■ **Task to carry out**
The answer must be one number: the count of lines in the data below that include "scientific".

#### Data listing ####

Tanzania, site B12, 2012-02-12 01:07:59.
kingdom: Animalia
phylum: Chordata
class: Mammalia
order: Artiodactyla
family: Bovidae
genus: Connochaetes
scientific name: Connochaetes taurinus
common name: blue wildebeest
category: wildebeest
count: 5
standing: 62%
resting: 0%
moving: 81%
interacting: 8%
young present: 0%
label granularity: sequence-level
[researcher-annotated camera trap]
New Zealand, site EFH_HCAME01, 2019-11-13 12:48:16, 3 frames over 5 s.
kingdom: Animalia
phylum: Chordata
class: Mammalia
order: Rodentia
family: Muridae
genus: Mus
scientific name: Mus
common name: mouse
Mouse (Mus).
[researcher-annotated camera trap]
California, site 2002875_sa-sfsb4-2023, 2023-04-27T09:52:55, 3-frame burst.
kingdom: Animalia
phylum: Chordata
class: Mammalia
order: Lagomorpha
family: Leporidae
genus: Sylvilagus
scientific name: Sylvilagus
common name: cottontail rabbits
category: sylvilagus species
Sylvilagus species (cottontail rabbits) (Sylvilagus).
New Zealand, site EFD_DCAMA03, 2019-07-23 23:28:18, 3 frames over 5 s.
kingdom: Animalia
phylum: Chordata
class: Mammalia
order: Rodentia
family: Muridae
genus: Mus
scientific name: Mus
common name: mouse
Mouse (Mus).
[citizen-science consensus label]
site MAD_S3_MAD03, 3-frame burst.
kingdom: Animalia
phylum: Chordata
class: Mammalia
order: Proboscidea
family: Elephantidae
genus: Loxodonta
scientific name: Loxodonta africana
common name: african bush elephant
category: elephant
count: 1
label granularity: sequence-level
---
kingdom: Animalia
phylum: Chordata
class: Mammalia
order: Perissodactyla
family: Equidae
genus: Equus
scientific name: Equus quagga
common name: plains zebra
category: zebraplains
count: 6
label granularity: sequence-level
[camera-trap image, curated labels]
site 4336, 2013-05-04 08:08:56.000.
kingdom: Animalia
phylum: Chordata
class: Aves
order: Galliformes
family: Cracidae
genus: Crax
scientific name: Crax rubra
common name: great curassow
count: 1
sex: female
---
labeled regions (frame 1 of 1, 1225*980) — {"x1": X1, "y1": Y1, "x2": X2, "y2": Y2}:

####

■ **Response to the exercise**
7